- _How to complete this task_:
Both the line containing "Used 2024 Ford F250 Lariat AWD/4WD image 10" and the line containing "Galveston Dr — Photo 11" belong to the span. Output exactly that span from the listing below, and nothing outside it.

- _Given records_:
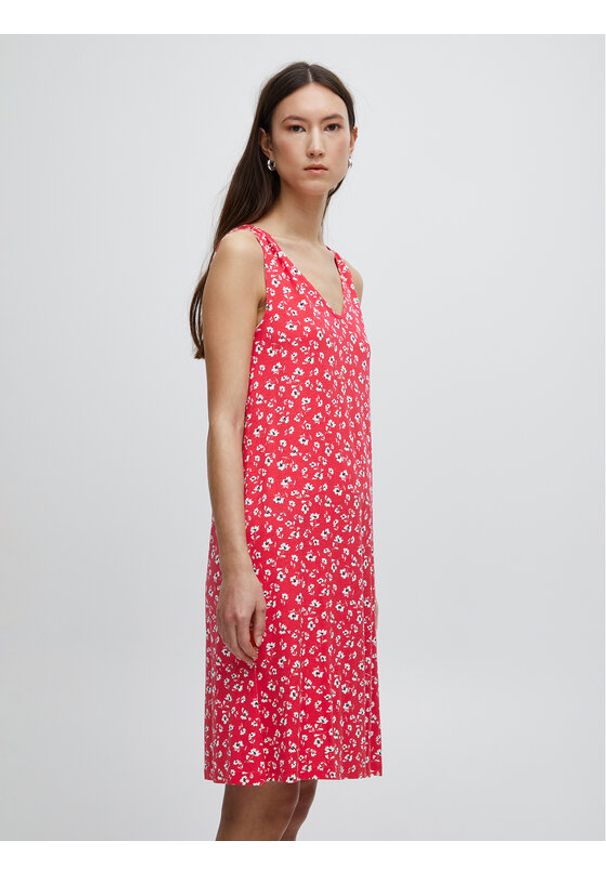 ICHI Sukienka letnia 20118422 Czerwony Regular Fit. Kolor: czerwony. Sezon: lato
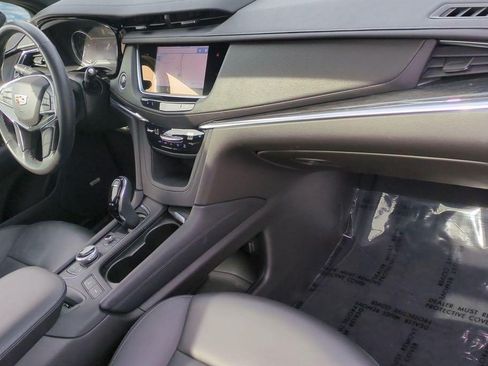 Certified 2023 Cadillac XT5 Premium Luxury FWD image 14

* * *

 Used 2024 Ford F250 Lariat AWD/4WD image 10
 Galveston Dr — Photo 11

- _Solution below_:
 Used 2024 Ford F250 Lariat AWD/4WD image 10
 Galveston Dr — Photo 11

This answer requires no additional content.